2nd Sunday of Ordinary Time 2012

“What are you looking for?” That is the question that Jesus puts to the two disciples in the Gospel today. What were these two disciples of Saint John the Baptist looking for when they encountered Jesus Christ? Many of the Israelites of that day were looking for the Messiah: they were looking for the One Who would come and deliver the people of God from their enemies. Some of the Jewish people of that day initially thought that Saint John the Baptist might be the long-expected Messiah, but Saint John set them straight immediately and told the people that He was not: that One would come after Him—One Who would Baptize with fire and with the Holy Spirit.

When Jesus appeared on the bank of the Jordan that day there was already great expectation in the air on account of the Baptist’s preaching. Saint John had been preaching repentance: He called the people to turn away from sin and prepare their hearts. Many people came to hear Saint John preach and as a result of his preaching many people turned away from their sins and were filled with great hope: they were looking for the Promised Messiah to come and deliver them from their enemies.
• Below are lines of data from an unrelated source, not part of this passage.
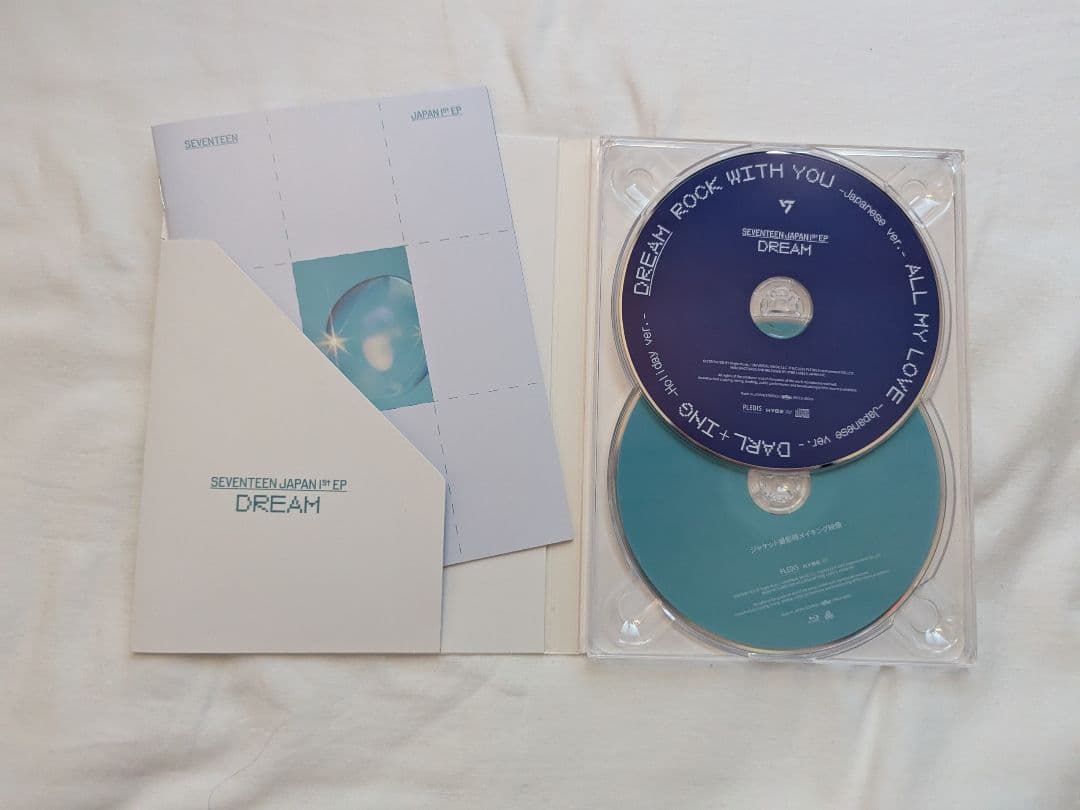 DREAM 全形態セット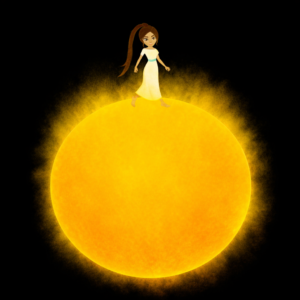 Amen's Sun 1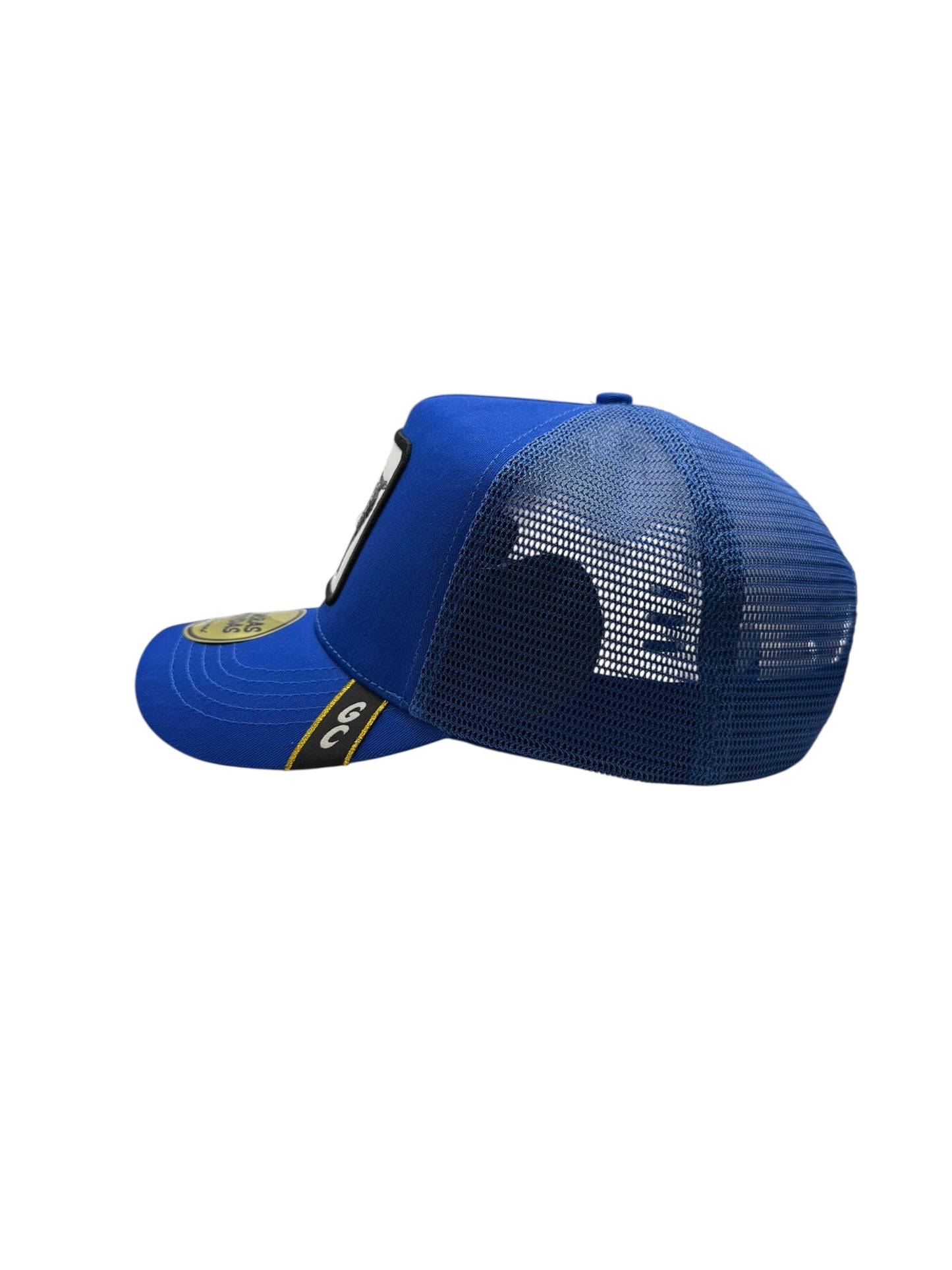Oveja Azul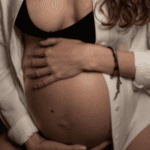 Fotografía especializada a embarazadas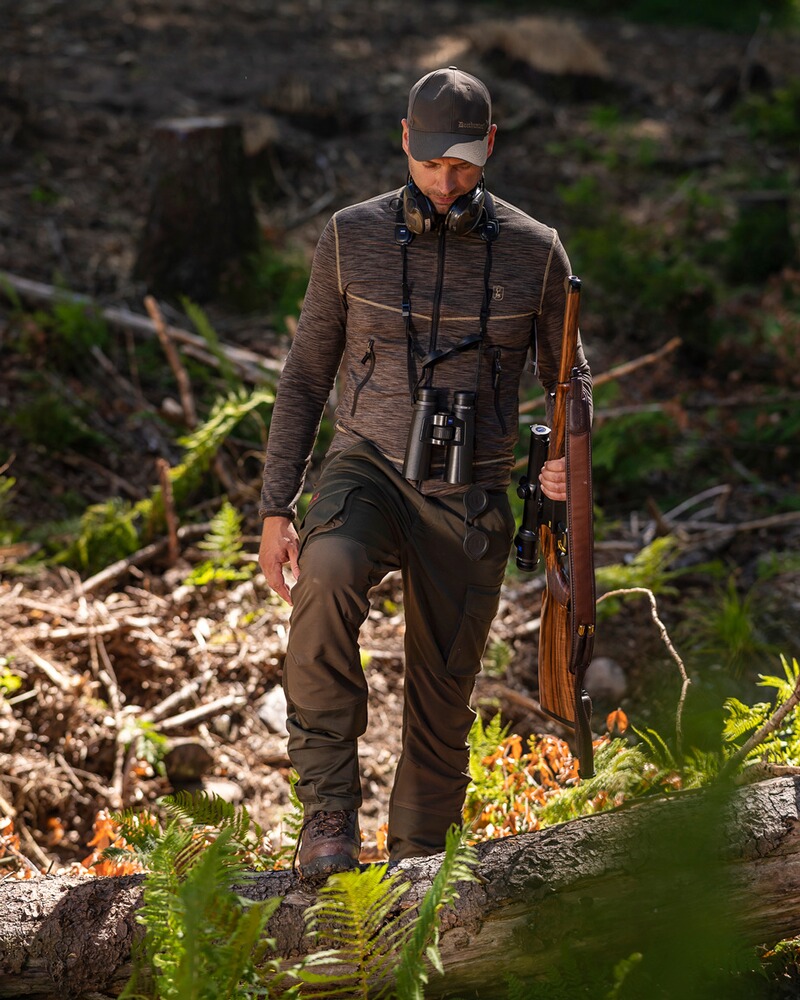 Hose Rogaland Stretch, Deerhunter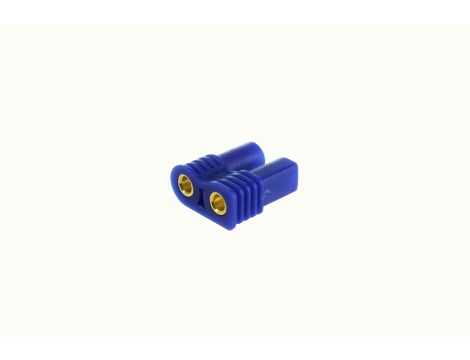 Amass EC2-F female 15/30A connector - 4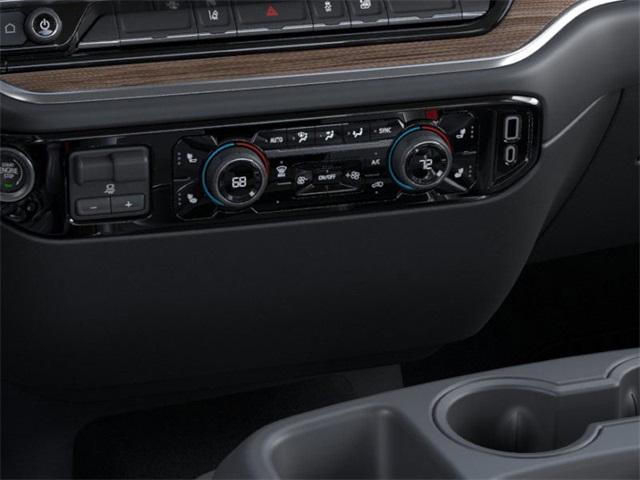 2025 Chevrolet Silverado 3500 HD CC Vehicle Photo in ENGLEWOOD, CO 80113-6708
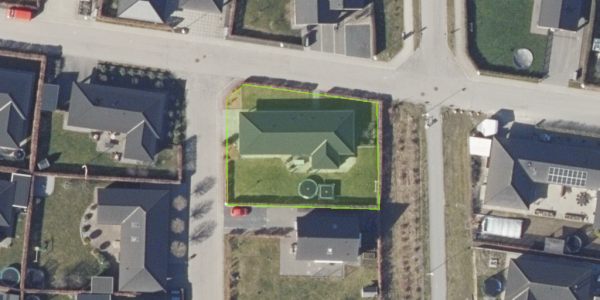 Matrikelkort Baretten 1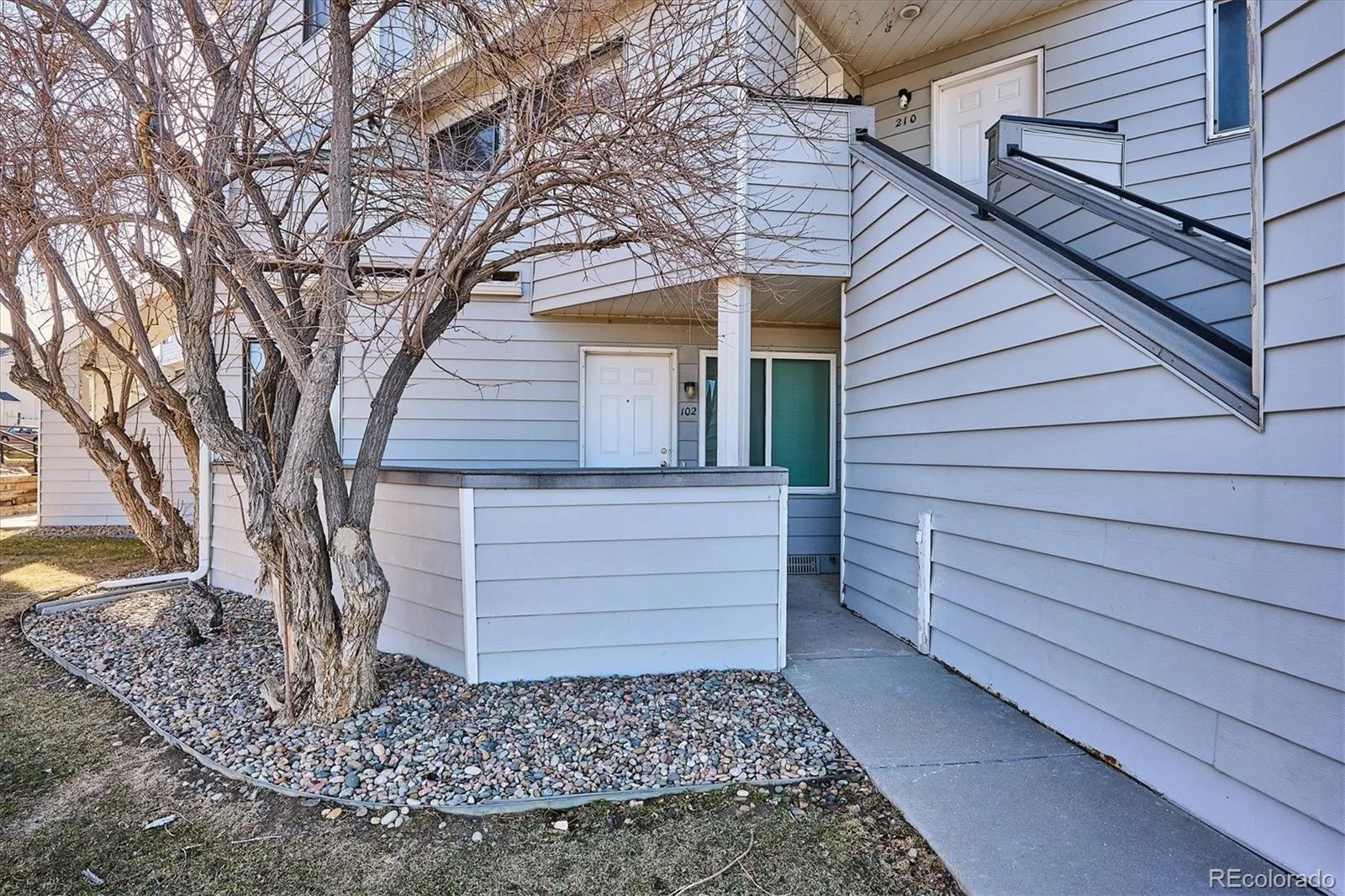 17050 E Ford Drive #102 Aurora CO 80017 MLS #REC7383937 06012026132308 1600 1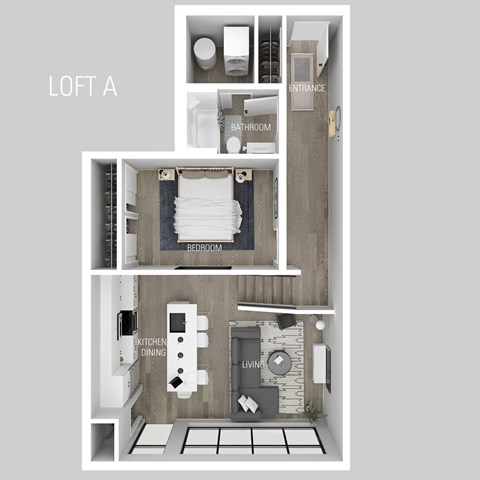 255 Bell Avenue 1-2 Beds Apartment for Rent - Photo Gallery 15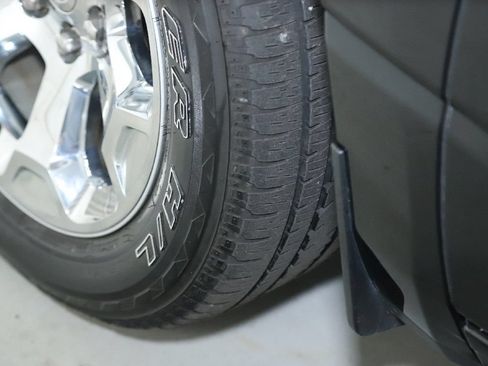 Used 2023 RAM 1500 Big Horn AWD/4WD image 35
Then, Jesus came along and Saint John pointed to Him and said: “Behold the Lamb of God, behold Him Who takes away the sins of the world.” We are all very familiar with that phrase: we hear it every time we go to Mass and we can easily take it for granted that Jesus Christ is the Lamb of God Who takes away the sins of the world. To the Jewish ear of that time, that would have been an astonishing statement. To the Jewish person of that time a lamb that took away sin was a common statement. If someone committed a serious sin in Jesus’ day a sin offering had to be made. A lamb was taken to the temple where it was slain by the priest in order that the person’s sin could be atoned for. For Saint John to say Jesus was the Lamb that would take away sin was to say that He would be slain in atonement for sin—the sin of all the world, no less—that would have been a shocking idea to those heard it. We are used to the Crucifix. We can easily take it for granted. We can walk into Church and not even notice it. But imagine what it must have been like for those two disciples to hear those words: “Behold the Lamb of God.” Essentially Saint John was telling them that man, right there, he is going to die for you and as a result of His death your sins, and the sins of everyone in the world, will be able to be washed away.
In order for one death to take away the sins of the entire world that Person must be a lot more than a mere human being. Only by virtue of His divinity, only because Jesus is God, is His death able to take away the sins of the whole world. The disciples probably didn’t understand all of that the first time they saw the Lord, but they certainly knew that this was someone they needed to know more about and so they approached Him. And He asked them “What are you looking for?” They might have been looking for a prophet; they were probably expecting the Messiah; they were certainly astounded by Saint John’s statement about Him. They didn’t answer His question, rather instead they asked Him where He was staying: they wanted to learn about Him and He invited them to follow Him.

Those disciples followed Him and they learned from Him: they witnessed His miracles and they came to believe in Him. They remained with Him and grew to love Him as their Lord; and then they were sent on a mission by Him to the ends of the earth. Whatever they were looking for, whatever they expected, they certainly did not expect all of that. Yet Jesus gave them so much more than they looked for, so much more than they hoped for, so much more than they ever could have imagined. He made them fishers of men; He told them light to be in the world; He sent them to preach the Good News to all the world and now they reign with Him in the glory of Heaven.

Jesus addresses these same words to us today: “What are you looking for?” What do you desire most in this world? What are your hopes? What are your dreams? What do you think will make you truly happy? If you answer has to do primarily with material things, I hate to tell you, but these things will not bring true, lasting happiness. We were made for God and unless we love Him above all else, we will never be truly happy. Jesus Christ invites you and me to follow Him, to remain with Him. He wants us to grow in our knowledge and love of Him. He wants you and me to be light in this world: He wants us to make Him known by our words and by our deeds. He wants us to live the Gospel in this life and to be happy with Him forever in Heaven. That is the goal and purpose of our existence and we ought to keep everything else in perspective with that end in mind. Everything in the world will disappoint us: there isn’t anything that this world has to offer that we wouldn’t eventually get bored with. It is impossible to have so many things in this world that you don’t want more: the reverse is usually true- the more you have, the more you want. God and God alone can satisfy our hearts. Let us seek Him first: let us draw near to Him and do all we can to help others come to know and love Him. By pouring ourselves out for Him and for others we will gain more than can be looked for or hoped for from this world; by seeking God first we will gain more than we can even imagine: no eye has seen, no ear has heard, our minds cannot comprehend the glory that is prepared for those who love the Lord. May we seek Him and serve Him with all of our hearts. Amen.